Locate the line containing "Is (790,344) further" in the material below; repeat it and every line after it, exactly as written.
── PROVIDED MATERIAL ──
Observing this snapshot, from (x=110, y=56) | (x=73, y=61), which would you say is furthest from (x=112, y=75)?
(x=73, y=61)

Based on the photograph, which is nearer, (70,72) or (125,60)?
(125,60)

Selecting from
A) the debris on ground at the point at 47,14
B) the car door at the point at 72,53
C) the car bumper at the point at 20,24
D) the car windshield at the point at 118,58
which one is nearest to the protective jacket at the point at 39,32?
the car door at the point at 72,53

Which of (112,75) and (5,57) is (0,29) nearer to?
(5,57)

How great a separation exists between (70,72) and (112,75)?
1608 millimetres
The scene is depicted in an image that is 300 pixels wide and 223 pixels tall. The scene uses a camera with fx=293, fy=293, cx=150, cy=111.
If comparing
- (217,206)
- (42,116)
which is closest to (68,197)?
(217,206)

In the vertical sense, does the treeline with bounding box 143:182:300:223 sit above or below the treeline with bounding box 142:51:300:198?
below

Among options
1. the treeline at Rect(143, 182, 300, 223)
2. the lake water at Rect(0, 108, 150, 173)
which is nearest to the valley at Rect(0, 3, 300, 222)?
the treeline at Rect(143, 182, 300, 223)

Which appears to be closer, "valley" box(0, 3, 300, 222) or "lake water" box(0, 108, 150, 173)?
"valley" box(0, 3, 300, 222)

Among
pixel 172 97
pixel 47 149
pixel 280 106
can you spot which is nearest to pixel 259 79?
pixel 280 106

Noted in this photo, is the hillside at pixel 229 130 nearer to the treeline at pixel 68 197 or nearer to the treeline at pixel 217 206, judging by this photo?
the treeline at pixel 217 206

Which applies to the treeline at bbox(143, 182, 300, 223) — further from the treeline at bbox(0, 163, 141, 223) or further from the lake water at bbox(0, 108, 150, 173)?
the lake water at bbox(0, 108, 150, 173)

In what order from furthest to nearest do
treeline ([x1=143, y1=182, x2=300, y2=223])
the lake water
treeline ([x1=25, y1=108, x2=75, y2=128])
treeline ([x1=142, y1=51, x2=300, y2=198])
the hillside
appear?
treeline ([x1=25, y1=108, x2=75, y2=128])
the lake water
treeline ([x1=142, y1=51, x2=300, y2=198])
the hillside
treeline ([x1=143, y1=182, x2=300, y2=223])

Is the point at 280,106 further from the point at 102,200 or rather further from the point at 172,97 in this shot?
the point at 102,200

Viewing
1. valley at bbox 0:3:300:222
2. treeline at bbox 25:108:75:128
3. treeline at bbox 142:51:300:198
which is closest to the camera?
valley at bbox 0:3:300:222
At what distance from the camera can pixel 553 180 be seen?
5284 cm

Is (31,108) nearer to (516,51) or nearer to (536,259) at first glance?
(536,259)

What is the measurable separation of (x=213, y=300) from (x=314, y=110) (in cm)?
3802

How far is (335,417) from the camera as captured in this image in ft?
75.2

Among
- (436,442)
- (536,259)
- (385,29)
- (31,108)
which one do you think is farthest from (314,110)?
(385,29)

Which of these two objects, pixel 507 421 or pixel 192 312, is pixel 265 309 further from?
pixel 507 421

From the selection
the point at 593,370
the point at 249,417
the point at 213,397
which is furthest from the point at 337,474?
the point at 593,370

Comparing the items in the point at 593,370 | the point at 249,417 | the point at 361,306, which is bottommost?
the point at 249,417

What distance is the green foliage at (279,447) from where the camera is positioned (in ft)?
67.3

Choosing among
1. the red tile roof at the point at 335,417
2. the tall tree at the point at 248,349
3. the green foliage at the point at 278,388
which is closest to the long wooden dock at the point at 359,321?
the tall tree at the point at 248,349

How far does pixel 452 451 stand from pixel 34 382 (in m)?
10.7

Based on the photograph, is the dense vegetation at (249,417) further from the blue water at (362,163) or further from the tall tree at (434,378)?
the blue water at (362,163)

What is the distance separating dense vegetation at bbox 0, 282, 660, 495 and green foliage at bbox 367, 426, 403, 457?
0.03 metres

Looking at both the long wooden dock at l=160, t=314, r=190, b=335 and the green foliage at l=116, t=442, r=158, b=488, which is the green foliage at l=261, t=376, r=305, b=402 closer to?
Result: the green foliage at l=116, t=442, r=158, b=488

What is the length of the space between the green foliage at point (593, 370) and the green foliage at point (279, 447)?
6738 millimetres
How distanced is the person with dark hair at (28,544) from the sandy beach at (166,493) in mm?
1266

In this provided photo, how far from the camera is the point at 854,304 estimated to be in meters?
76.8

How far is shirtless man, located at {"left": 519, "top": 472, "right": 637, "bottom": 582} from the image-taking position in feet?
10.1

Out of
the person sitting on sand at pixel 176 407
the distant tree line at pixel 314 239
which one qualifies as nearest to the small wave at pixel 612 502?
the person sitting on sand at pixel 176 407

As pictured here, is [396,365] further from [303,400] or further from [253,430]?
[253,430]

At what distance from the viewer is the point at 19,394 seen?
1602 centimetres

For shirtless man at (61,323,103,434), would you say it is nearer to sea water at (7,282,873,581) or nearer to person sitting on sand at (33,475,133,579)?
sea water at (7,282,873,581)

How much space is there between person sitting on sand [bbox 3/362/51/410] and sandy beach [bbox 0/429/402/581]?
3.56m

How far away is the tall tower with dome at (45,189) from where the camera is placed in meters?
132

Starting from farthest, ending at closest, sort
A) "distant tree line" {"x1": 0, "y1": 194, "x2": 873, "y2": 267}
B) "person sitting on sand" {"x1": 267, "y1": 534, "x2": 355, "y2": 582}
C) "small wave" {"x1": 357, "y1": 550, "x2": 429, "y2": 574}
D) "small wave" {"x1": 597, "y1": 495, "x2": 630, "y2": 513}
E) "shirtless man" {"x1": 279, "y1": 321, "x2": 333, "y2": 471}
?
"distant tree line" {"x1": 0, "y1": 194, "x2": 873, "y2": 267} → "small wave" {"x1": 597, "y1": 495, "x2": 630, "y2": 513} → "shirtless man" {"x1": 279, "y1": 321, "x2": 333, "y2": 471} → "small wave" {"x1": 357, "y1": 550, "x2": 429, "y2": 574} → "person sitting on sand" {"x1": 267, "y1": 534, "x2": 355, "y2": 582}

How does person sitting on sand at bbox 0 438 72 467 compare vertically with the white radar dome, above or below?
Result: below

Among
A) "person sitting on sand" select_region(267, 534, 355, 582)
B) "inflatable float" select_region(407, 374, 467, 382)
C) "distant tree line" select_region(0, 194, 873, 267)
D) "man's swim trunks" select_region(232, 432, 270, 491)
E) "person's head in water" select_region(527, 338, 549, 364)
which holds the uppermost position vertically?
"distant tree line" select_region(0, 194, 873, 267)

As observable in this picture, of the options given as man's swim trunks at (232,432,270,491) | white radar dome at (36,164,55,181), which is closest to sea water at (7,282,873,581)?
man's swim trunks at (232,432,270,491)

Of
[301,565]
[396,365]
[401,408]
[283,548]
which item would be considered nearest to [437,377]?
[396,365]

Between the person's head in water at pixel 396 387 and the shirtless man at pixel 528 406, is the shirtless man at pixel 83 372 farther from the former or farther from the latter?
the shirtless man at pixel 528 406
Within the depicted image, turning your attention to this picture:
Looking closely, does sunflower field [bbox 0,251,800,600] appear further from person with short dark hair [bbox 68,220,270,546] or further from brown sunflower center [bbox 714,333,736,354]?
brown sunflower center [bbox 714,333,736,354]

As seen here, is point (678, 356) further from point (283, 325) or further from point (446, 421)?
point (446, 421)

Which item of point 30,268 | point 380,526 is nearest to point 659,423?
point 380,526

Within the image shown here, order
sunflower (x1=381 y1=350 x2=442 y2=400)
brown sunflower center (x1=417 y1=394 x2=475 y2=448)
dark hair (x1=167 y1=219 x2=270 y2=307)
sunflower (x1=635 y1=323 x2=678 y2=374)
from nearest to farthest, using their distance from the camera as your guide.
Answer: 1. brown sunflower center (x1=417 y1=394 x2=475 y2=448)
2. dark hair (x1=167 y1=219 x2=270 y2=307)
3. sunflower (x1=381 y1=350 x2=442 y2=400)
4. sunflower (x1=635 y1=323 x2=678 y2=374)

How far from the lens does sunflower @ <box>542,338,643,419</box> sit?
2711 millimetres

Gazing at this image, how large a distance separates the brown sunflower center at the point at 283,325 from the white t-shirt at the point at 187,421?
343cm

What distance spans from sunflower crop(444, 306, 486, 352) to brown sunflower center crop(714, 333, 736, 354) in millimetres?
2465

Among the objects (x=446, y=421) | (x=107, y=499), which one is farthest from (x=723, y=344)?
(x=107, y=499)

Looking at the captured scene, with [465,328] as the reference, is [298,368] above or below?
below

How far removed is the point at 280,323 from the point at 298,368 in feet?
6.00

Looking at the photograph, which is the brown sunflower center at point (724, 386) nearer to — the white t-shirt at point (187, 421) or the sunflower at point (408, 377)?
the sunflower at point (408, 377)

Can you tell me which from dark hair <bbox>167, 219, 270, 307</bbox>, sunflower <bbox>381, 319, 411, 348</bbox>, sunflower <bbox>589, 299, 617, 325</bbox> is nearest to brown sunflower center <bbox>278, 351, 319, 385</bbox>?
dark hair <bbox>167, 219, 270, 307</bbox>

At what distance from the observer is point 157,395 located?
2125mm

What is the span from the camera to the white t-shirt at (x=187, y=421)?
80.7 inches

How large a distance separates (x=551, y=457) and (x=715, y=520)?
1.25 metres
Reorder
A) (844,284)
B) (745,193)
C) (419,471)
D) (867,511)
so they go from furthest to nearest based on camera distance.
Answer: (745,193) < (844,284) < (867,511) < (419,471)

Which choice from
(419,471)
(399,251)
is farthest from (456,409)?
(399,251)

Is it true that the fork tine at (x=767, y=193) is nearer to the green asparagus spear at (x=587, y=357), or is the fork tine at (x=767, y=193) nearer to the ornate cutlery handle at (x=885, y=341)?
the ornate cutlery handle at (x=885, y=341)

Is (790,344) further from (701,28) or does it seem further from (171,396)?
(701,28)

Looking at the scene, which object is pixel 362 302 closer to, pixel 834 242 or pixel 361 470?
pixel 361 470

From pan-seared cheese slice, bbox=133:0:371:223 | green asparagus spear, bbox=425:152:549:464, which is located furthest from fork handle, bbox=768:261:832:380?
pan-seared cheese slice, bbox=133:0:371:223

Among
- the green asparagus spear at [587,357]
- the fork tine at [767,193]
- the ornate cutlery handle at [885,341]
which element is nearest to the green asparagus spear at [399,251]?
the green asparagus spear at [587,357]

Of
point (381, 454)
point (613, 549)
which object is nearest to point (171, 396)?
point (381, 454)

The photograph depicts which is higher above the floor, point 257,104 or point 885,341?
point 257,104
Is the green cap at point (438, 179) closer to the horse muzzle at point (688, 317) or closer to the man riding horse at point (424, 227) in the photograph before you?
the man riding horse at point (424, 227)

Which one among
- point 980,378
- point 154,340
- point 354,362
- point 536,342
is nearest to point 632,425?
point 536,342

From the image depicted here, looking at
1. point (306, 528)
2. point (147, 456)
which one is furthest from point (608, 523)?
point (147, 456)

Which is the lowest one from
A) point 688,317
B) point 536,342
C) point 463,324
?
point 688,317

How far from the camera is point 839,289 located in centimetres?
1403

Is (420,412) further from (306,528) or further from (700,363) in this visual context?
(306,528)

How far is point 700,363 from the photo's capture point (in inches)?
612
───
### FINISHED TASK
Is (790,344) further from (701,28) or does it seem further from (171,396)?
(701,28)

Looking at the scene, which object is pixel 362 302 closer to, pixel 834 242 or pixel 361 470?
pixel 361 470

From pan-seared cheese slice, bbox=133:0:371:223 | green asparagus spear, bbox=425:152:549:464, which is located furthest from fork handle, bbox=768:261:832:380?
pan-seared cheese slice, bbox=133:0:371:223

Among
- the green asparagus spear at [587,357]
- the fork tine at [767,193]
- the ornate cutlery handle at [885,341]
which element is nearest to the green asparagus spear at [399,251]?
the green asparagus spear at [587,357]

Of
point (381, 454)
point (613, 549)
which object is nearest to point (171, 396)?
point (381, 454)

The photograph depicts which is higher above the floor, point 257,104 or point 885,341?
point 257,104
Is the green cap at point (438, 179) closer to the horse muzzle at point (688, 317) or closer to the man riding horse at point (424, 227) in the photograph before you?
the man riding horse at point (424, 227)

Which one among
- point 980,378
- point 154,340
- point 354,362
- point 536,342
is nearest to point 632,425?
point 536,342

From the image depicted here, looking at
1. point (306, 528)
2. point (147, 456)
which one is furthest from point (608, 523)?
point (147, 456)

Which is the lowest one from
A) point 688,317
B) point 536,342
C) point 463,324
?
point 688,317

How far from the camera is point 839,289 located in centimetres?
1403

Is (420,412) further from (306,528) or further from (700,363) in this visual context?
(306,528)

How far is point 700,363 from the photo's capture point (in inches)?
612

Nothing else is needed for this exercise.